On the contrary, no traditional artistic manifestation has a coincidental, arbitrary value set by an imaginary tribunal. Nor is it assigned a personal value in the sense of being a creative production issuing from the hands of a particular artist who seeks to indicate something of greater or lesser personal inspiration. For that matter, traditional artists are anonymous. Their main interest lies in being the expression of one concept in relationship with other, complementary ones, all now shaping a veritable symphony of interrelated meanings. In consort, those meanings mold the culture of which particular beings are the children, and in which they realize themselves, in the broadest extension of the word. After all, this culture represents the total sum of their individual possibilities. 

For this reason, true works of art are symbolic, in the sense that they are the testimony of a series of ideas, which solidify in distinct manifestations and must necessarily produce objects manufactured with art-artistic objects-to the extent that they are faithful to an original archetype. And it is obvious that, unless that ideal archetype is known, be it cosmogonic, philosophic, or cultural, little can be appreciated of traditional art; this is not to deny its beauty of form, or the richness and technique with which it has been developed, and these will be the door to a far greater appreciation of this art, an appreciation directly tied to a deeper knowledge of what the works in question really represent. For the-genuinely interested-contemporary viewer, such works ought to found their value not on mere aesthetic enjoyment, such as it is understood today, but on their evocative potential, such as might open to us the doors of contemplation, which is authentically constituted by the direct perception of beauty. 

But this cannot always be attained spontaneously or naturally. Rather the contrary: in most cases it will be the product of a training, a patient and concentrated apprenticeship. This will be specifically the case in a society like our own, a society totally alienated from symbolic keys and cosmogonical knowledge, a society that really ought to detach itself from its aesthetic prejudices and gradually begin to recover the capability of seeing the truth, which is now utterly befogged by all manner of created interests. 

Jorge Luis Borges tells us: "Music, happy states, mythology, faces shaped by time, certain twilights, certain places, seek to tell us something, or have told us something that we ought not to have lost, or are about to tell us something. This imminence of a revelation unproduced is perhaps the aesthetic event." These words could well be a description of what we feel when confronted with the Precolumbian arts-architecture, crafts, codices, and so on, taken as expressions of their culture-that is, when we come face to face with the symbols of a traditional society and attempt to know the "world" by their intermediary. 

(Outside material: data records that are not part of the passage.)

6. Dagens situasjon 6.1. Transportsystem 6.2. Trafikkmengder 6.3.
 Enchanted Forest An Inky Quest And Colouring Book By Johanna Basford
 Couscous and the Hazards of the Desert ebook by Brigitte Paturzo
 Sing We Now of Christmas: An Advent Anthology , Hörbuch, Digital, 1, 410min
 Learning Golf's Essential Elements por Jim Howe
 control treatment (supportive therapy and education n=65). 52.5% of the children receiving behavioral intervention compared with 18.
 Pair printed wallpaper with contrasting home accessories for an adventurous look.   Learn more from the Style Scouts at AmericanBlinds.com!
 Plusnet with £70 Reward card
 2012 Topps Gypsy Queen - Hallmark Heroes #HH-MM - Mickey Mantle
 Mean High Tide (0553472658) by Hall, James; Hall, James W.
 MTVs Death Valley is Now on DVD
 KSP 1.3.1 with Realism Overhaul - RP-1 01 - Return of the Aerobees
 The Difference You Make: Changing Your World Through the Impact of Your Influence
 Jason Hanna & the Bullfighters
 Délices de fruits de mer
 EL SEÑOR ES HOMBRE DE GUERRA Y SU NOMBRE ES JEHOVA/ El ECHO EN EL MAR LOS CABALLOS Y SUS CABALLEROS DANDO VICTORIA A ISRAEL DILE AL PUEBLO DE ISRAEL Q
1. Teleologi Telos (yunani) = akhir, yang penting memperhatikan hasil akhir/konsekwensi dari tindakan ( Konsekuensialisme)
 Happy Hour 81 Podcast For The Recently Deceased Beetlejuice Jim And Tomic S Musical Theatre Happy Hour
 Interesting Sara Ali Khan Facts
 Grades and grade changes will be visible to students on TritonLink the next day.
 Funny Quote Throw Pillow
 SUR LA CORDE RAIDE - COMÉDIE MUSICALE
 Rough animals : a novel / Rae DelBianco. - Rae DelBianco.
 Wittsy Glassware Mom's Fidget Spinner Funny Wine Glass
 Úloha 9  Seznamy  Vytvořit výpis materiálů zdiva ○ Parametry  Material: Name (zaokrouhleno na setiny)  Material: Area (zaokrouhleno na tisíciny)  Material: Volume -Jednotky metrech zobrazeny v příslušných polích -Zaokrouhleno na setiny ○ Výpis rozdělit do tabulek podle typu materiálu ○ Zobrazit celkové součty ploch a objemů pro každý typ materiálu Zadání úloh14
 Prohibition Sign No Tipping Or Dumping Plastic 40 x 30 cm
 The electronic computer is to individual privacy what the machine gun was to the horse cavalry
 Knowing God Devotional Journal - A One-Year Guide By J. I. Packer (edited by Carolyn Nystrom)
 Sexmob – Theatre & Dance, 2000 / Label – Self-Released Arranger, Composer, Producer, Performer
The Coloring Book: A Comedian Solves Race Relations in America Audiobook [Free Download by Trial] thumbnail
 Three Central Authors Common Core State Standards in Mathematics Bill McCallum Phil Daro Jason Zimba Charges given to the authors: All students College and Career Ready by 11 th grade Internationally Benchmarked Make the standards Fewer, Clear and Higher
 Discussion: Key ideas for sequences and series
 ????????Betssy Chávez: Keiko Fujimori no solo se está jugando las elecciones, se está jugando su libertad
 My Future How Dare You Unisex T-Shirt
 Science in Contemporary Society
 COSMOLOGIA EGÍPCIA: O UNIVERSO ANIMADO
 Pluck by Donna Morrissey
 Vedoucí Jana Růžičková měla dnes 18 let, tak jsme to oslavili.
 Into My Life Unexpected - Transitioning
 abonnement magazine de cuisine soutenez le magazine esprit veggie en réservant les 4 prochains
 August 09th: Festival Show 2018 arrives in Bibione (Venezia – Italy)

Our first experience in the presence of the Precolumbian is an impression of mystery, of the sealed enigma, manifested in an apparently arranged and cohesive manner, the fruit of a thought unknown to us, a reality that escapes us and at the same time is manifested before our eyes. As we have already noted, this is a characteristic proper to all symbols-that they must be taught and learned in order to be known-and it becomes obvious in the ancient symbolical, mythologic, and ritual art of the New World as the expression of an overall conception of life, which the arts magically repeated and represented in a constant way that is enigmatic to us today. In this order of ideas, to the end that we may understand traditional cosmogony and theogony, perhaps we contemporaries ought to regard the world as a work of art-consider the universe to be the object of the most perfect design and the most finished, complete artistic manifestation. (After all, it contains everything possible, at the same time as containing every possibility.) Thus, the world will be the artistic act par excellence, the total expression of the creator-artist. 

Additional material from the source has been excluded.